Calle de los Vizcaínos
Recuerda a los vizcaínos, los naturales de Vizcaya, una de las comunidades regionales asentadas en Madrid desde antiguo.
El nombre apunta a un pueblo entero. Vizcaíno es quien nace en Vizcaya, hoy Bizkaia, el territorio del extremo occidental del País Vasco que mira al golfo del mismo nombre. Durante siglos la palabra valió como etiqueta amplia: en la Edad Media y casi hasta el siglo XIX se llamaba vizcaíno a casi cualquiera que llegara del norte vasco, fuera de Guipúzcoa, Álava o la propia Vizcaya.

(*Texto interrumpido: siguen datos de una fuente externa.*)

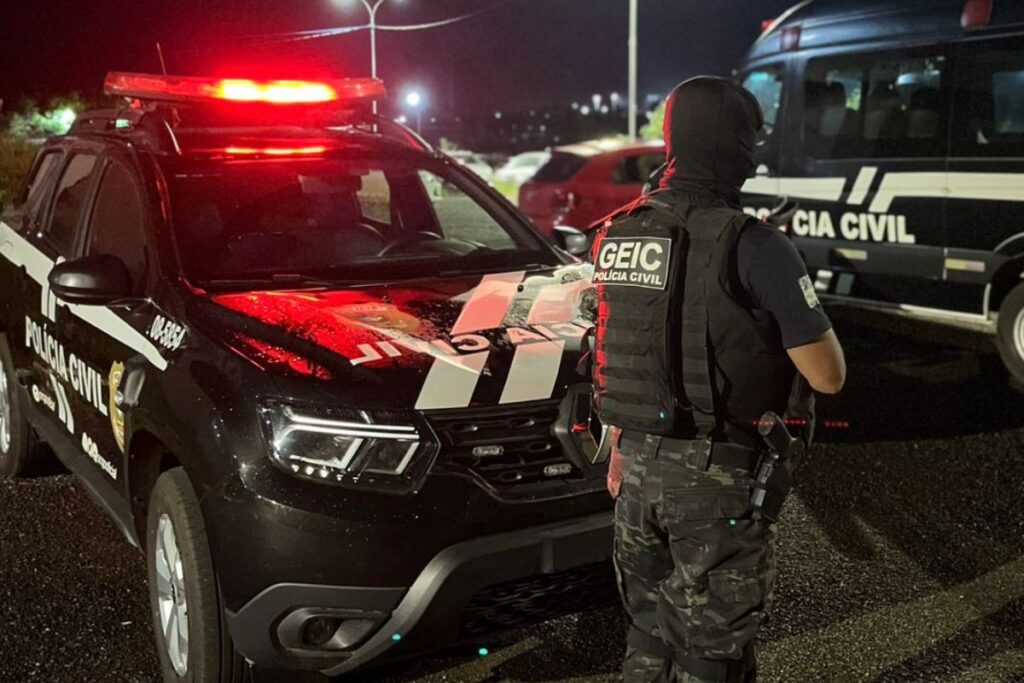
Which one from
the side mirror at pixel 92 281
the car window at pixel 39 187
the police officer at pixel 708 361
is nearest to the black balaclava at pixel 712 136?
the police officer at pixel 708 361

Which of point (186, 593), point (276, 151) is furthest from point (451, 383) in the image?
point (276, 151)

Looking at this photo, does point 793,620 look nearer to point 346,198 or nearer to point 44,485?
point 346,198

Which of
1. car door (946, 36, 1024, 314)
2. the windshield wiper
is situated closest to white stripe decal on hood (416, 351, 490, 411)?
the windshield wiper

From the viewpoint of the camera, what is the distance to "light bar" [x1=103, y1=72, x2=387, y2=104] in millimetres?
4215

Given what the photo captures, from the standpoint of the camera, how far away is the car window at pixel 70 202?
4152 mm

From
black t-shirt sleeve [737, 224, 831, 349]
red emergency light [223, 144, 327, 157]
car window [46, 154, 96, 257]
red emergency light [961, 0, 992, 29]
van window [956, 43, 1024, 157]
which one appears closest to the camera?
black t-shirt sleeve [737, 224, 831, 349]

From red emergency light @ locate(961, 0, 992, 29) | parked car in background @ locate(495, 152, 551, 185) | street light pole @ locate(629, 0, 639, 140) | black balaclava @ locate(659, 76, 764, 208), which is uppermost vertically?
black balaclava @ locate(659, 76, 764, 208)

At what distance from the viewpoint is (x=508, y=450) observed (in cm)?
284

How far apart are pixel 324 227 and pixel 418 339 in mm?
1139

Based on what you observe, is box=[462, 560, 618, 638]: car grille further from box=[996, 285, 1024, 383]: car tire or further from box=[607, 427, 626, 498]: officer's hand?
box=[996, 285, 1024, 383]: car tire

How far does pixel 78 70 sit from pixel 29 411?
31.1m

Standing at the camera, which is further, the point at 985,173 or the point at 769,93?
the point at 769,93

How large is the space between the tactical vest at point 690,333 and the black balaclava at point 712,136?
2.6 inches

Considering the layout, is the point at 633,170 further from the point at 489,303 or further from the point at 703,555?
the point at 703,555
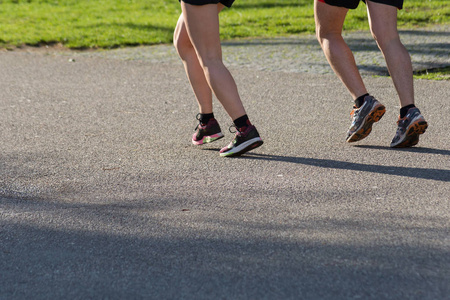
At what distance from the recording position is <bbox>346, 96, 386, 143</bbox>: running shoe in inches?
176

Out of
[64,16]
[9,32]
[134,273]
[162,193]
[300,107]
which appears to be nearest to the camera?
[134,273]

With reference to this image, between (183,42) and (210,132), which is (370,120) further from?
(183,42)

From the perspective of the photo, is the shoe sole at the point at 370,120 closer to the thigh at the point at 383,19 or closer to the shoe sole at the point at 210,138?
the thigh at the point at 383,19

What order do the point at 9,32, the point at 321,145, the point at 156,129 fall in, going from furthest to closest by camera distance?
the point at 9,32
the point at 156,129
the point at 321,145

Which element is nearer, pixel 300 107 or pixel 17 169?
pixel 17 169

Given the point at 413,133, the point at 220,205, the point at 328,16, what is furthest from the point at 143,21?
the point at 220,205

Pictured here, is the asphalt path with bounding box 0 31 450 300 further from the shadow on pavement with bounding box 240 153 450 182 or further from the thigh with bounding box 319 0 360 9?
the thigh with bounding box 319 0 360 9

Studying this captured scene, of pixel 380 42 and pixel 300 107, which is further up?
pixel 380 42

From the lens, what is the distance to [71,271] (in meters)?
2.77

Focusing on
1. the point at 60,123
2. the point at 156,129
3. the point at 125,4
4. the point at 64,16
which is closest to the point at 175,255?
the point at 156,129

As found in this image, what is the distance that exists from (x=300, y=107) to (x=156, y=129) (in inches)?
54.6

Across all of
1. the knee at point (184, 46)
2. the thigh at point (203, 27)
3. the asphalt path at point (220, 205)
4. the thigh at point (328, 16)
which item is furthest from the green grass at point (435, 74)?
the thigh at point (203, 27)

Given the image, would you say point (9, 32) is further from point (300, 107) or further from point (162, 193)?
point (162, 193)

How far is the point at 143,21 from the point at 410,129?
A: 32.8ft
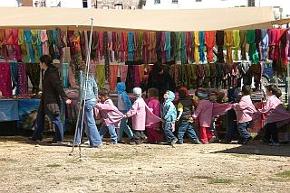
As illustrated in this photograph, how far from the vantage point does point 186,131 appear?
11.0 metres

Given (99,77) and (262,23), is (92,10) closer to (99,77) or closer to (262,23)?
(99,77)

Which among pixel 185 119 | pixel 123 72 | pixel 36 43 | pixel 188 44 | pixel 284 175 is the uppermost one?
pixel 36 43

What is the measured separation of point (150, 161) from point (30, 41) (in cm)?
415

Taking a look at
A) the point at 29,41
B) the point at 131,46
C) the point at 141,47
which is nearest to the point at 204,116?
the point at 141,47

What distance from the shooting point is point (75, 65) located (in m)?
10.8

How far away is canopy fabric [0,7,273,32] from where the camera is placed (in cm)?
1088

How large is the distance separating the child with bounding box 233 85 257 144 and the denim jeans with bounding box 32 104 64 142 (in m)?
3.35

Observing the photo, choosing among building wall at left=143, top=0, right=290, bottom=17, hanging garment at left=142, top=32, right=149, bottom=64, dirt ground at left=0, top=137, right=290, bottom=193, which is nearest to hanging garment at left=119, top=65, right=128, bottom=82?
hanging garment at left=142, top=32, right=149, bottom=64

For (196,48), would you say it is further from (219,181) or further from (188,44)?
(219,181)

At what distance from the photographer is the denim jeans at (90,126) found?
1023cm

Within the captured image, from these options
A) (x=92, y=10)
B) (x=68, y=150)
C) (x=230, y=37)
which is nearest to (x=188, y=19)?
(x=230, y=37)

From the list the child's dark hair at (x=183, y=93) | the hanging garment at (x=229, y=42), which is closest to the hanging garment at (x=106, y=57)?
the child's dark hair at (x=183, y=93)

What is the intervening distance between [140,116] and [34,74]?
2714 millimetres

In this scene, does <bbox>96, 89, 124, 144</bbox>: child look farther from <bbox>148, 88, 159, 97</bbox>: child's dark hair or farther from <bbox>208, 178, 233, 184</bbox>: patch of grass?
<bbox>208, 178, 233, 184</bbox>: patch of grass
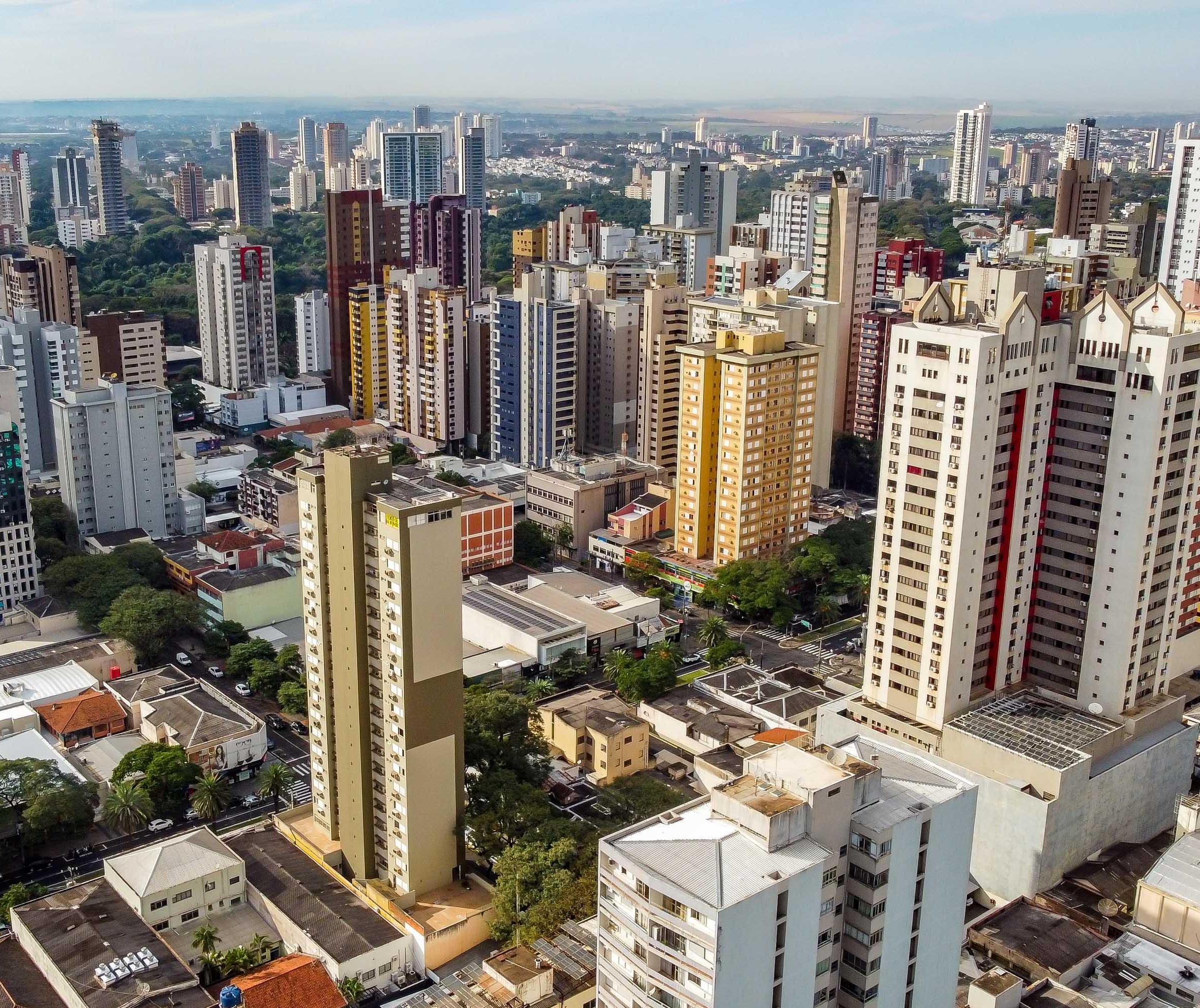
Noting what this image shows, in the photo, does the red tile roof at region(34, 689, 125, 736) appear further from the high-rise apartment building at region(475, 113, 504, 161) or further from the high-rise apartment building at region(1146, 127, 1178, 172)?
the high-rise apartment building at region(475, 113, 504, 161)

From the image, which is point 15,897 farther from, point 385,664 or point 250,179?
point 250,179

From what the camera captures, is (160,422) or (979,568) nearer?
(979,568)

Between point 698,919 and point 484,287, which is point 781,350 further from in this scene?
point 484,287

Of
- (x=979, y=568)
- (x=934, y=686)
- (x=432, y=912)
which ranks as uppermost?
(x=979, y=568)

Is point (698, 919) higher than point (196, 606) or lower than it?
higher

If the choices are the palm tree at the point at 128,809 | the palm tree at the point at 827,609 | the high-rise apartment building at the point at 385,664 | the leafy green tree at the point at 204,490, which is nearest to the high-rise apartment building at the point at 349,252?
the leafy green tree at the point at 204,490

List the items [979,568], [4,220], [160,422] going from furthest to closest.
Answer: [4,220] < [160,422] < [979,568]

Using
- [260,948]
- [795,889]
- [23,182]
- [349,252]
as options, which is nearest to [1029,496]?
[795,889]

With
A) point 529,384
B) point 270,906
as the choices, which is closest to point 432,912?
point 270,906
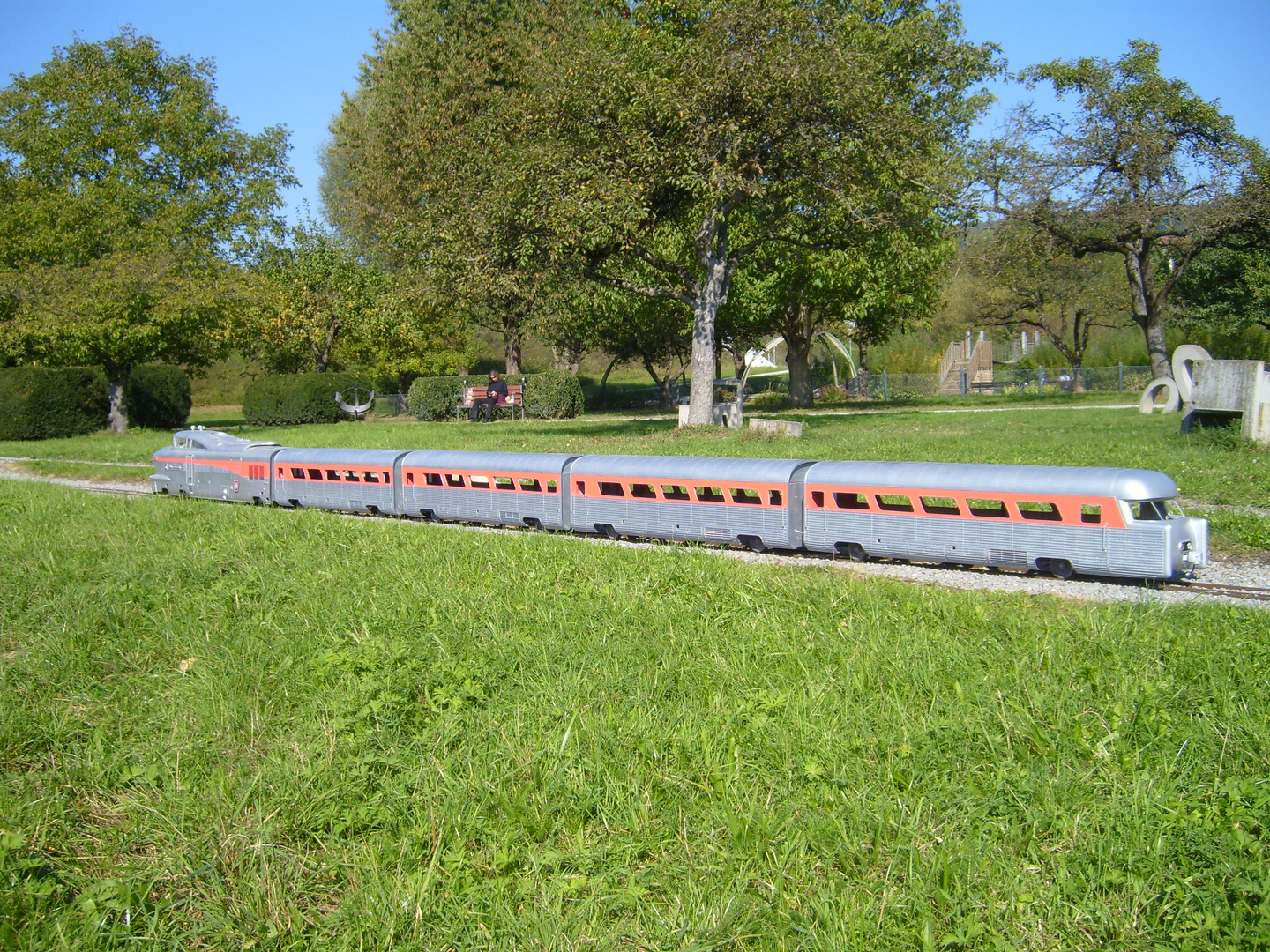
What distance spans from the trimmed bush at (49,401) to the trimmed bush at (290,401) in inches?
234

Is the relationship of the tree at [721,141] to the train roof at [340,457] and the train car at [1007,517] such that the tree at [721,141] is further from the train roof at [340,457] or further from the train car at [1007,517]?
the train car at [1007,517]

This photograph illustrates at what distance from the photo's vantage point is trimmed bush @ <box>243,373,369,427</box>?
41.9 m

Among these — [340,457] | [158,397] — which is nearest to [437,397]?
[158,397]

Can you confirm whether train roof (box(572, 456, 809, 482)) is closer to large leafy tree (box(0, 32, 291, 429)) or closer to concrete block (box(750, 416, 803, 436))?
concrete block (box(750, 416, 803, 436))

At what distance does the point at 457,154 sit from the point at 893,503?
1894 centimetres

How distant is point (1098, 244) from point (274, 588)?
33234 mm

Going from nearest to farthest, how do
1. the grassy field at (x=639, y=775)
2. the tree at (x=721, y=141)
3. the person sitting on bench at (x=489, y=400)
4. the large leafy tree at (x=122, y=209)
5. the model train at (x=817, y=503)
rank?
the grassy field at (x=639, y=775)
the model train at (x=817, y=503)
the tree at (x=721, y=141)
the large leafy tree at (x=122, y=209)
the person sitting on bench at (x=489, y=400)

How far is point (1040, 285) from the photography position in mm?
49531

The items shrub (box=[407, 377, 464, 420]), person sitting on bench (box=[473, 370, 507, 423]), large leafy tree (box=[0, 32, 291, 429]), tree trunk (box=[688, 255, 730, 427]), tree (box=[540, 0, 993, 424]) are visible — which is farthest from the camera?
shrub (box=[407, 377, 464, 420])

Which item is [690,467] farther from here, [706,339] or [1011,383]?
[1011,383]

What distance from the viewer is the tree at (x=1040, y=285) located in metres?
34.7

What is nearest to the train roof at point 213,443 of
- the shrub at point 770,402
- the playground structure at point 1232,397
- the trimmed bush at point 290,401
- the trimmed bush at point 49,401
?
the playground structure at point 1232,397

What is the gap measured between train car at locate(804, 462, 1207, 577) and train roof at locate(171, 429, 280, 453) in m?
12.9

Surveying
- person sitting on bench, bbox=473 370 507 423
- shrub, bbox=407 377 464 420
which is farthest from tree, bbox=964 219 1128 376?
shrub, bbox=407 377 464 420
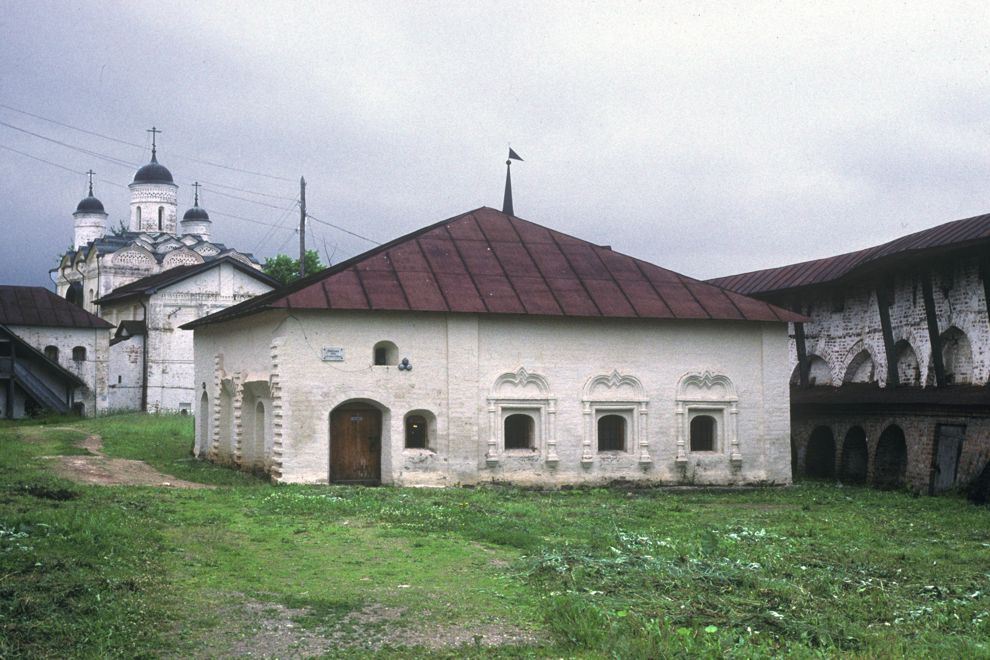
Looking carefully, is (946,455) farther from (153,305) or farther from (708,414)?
(153,305)

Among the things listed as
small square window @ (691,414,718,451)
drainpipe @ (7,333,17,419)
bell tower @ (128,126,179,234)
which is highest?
bell tower @ (128,126,179,234)

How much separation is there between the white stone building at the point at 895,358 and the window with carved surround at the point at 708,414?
3516 mm

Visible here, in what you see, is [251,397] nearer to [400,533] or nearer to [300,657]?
[400,533]

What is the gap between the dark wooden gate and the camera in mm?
21875

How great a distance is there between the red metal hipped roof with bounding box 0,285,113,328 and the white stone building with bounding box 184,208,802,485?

Madrid conoció bien a esa gente. Desde la Corte de los Austrias, los naturales de las tres provincias formaron una colonia numerosa de funcionarios, secretarios y mercaderes, y en 1715 fundaron una congregación propia para amparar a los suyos. La capital reservó nombres de calles a regiones y gentilicios peninsulares, y este es uno de ellos.
Por qué se eligió justo para esta vía de Almenara no se ha conservado constancia clara. La calle pertenece a la trama que creció al norte de la antigua Tetuán de las Victorias, el arrabal que tomó nombre de la ciudad marroquí tras la guerra de África de 1860 y se pobló de jornaleros, traperos y obreros venidos de media España.
Hoy son menos de trescientos metros de fachadas sobrias, perpendiculares a Pinos Alta, con el nombre de toda una tierra clavado en la placa.